— Description of the task —
The material must be copied out exactly, line for line.

— Given data —
────────────────────

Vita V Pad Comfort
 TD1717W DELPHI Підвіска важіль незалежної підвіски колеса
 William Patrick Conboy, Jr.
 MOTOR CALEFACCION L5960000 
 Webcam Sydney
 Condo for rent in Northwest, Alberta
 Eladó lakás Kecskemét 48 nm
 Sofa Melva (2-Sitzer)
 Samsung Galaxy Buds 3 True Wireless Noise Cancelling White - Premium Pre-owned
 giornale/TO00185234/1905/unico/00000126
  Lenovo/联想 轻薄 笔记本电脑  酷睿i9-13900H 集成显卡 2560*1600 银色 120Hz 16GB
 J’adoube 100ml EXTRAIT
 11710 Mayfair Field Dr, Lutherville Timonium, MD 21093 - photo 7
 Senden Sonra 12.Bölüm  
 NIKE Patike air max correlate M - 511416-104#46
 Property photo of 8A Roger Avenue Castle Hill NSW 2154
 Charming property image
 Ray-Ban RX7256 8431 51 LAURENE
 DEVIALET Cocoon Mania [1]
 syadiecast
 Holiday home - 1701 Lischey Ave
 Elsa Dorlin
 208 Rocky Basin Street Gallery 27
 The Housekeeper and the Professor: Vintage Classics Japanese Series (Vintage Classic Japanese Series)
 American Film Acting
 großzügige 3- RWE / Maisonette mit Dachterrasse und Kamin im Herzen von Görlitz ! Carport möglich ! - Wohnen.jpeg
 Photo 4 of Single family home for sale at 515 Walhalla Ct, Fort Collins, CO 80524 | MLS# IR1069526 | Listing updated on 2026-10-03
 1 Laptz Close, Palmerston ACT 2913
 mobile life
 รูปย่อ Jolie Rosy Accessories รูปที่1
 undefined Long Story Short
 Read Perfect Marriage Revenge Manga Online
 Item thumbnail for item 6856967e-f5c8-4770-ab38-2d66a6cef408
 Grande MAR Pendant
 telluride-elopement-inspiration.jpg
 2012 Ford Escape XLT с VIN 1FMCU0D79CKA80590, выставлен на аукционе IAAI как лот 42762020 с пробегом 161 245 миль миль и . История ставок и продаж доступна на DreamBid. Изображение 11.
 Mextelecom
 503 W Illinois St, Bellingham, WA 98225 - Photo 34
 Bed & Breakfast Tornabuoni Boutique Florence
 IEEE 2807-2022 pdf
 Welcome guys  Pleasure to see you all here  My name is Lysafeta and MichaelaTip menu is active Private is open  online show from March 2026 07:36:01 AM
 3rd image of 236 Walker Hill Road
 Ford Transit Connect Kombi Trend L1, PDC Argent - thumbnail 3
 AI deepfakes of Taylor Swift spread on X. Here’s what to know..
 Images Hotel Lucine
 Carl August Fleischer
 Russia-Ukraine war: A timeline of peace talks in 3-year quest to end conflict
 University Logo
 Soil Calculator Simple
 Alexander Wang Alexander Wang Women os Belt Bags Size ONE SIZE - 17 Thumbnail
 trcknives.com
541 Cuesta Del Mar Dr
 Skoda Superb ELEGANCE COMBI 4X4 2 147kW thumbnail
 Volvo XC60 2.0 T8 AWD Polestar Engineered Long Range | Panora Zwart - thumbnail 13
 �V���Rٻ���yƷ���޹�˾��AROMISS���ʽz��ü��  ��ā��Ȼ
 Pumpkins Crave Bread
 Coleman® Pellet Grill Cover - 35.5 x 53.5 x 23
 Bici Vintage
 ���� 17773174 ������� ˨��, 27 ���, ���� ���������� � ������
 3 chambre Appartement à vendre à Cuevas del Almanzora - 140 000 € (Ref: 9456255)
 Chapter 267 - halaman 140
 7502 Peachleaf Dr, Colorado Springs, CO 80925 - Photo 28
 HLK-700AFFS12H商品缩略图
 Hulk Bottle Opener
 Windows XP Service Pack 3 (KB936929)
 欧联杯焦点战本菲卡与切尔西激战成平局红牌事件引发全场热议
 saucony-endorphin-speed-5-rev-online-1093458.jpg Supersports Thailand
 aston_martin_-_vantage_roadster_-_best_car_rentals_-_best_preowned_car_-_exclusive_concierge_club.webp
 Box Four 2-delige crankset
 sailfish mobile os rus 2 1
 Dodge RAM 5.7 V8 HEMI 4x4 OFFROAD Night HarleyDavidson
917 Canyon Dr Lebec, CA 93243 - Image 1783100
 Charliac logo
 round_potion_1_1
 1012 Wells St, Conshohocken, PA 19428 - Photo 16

────────────────────

— Answer to the exercise —
Vita V Pad Comfort
 TD1717W DELPHI Підвіска важіль незалежної підвіски колеса
 William Patrick Conboy, Jr.
 MOTOR CALEFACCION L5960000 
 Webcam Sydney
 Condo for rent in Northwest, Alberta
 Eladó lakás Kecskemét 48 nm
 Sofa Melva (2-Sitzer)
 Samsung Galaxy Buds 3 True Wireless Noise Cancelling White - Premium Pre-owned
 giornale/TO00185234/1905/unico/00000126
  Lenovo/联想 轻薄 笔记本电脑  酷睿i9-13900H 集成显卡 2560*1600 银色 120Hz 16GB
 J’adoube 100ml EXTRAIT
 11710 Mayfair Field Dr, Lutherville Timonium, MD 21093 - photo 7
 Senden Sonra 12.Bölüm  
 NIKE Patike air max correlate M - 511416-104#46
 Property photo of 8A Roger Avenue Castle Hill NSW 2154
 Charming property image
 Ray-Ban RX7256 8431 51 LAURENE
 DEVIALET Cocoon Mania [1]
 syadiecast
 Holiday home - 1701 Lischey Ave
 Elsa Dorlin
 208 Rocky Basin Street Gallery 27
 The Housekeeper and the Professor: Vintage Classics Japanese Series (Vintage Classic Japanese Series)
 American Film Acting
 großzügige 3- RWE / Maisonette mit Dachterrasse und Kamin im Herzen von Görlitz ! Carport möglich ! - Wohnen.jpeg
 Photo 4 of Single family home for sale at 515 Walhalla Ct, Fort Collins, CO 80524 | MLS# IR1069526 | Listing updated on 2026-10-03
 1 Laptz Close, Palmerston ACT 2913
 mobile life
 รูปย่อ Jolie Rosy Accessories รูปที่1
 undefined Long Story Short
 Read Perfect Marriage Revenge Manga Online
 Item thumbnail for item 6856967e-f5c8-4770-ab38-2d66a6cef408
 Grande MAR Pendant
 telluride-elopement-inspiration.jpg
 2012 Ford Escape XLT с VIN 1FMCU0D79CKA80590, выставлен на аукционе IAAI как лот 42762020 с пробегом 161 245 миль миль и . История ставок и продаж доступна на DreamBid. Изображение 11.
 Mextelecom
 503 W Illinois St, Bellingham, WA 98225 - Photo 34
 Bed & Breakfast Tornabuoni Boutique Florence
 IEEE 2807-2022 pdf
 Welcome guys  Pleasure to see you all here  My name is Lysafeta and MichaelaTip menu is active Private is open  online show from March 2026 07:36:01 AM
 3rd image of 236 Walker Hill Road
 Ford Transit Connect Kombi Trend L1, PDC Argent - thumbnail 3
 AI deepfakes of Taylor Swift spread on X. Here’s what to know..
 Images Hotel Lucine
 Carl August Fleischer
 Russia-Ukraine war: A timeline of peace talks in 3-year quest to end conflict
 University Logo
 Soil Calculator Simple
 Alexander Wang Alexander Wang Women os Belt Bags Size ONE SIZE - 17 Thumbnail
 trcknives.com
541 Cuesta Del Mar Dr
 Skoda Superb ELEGANCE COMBI 4X4 2 147kW thumbnail
 Volvo XC60 2.0 T8 AWD Polestar Engineered Long Range | Panora Zwart - thumbnail 13
 �V���Rٻ���yƷ���޹�˾��AROMISS���ʽz��ü��  ��ā��Ȼ
 Pumpkins Crave Bread
 Coleman® Pellet Grill Cover - 35.5 x 53.5 x 23
 Bici Vintage
 ���� 17773174 ������� ˨��, 27 ���, ���� ���������� � ������
 3 chambre Appartement à vendre à Cuevas del Almanzora - 140 000 € (Ref: 9456255)
 Chapter 267 - halaman 140
 7502 Peachleaf Dr, Colorado Springs, CO 80925 - Photo 28
 HLK-700AFFS12H商品缩略图
 Hulk Bottle Opener
 Windows XP Service Pack 3 (KB936929)
 欧联杯焦点战本菲卡与切尔西激战成平局红牌事件引发全场热议
 saucony-endorphin-speed-5-rev-online-1093458.jpg Supersports Thailand
 aston_martin_-_vantage_roadster_-_best_car_rentals_-_best_preowned_car_-_exclusive_concierge_club.webp
 Box Four 2-delige crankset
 sailfish mobile os rus 2 1
 Dodge RAM 5.7 V8 HEMI 4x4 OFFROAD Night HarleyDavidson
917 Canyon Dr Lebec, CA 93243 - Image 1783100
 Charliac logo
 round_potion_1_1
 1012 Wells St, Conshohocken, PA 19428 - Photo 16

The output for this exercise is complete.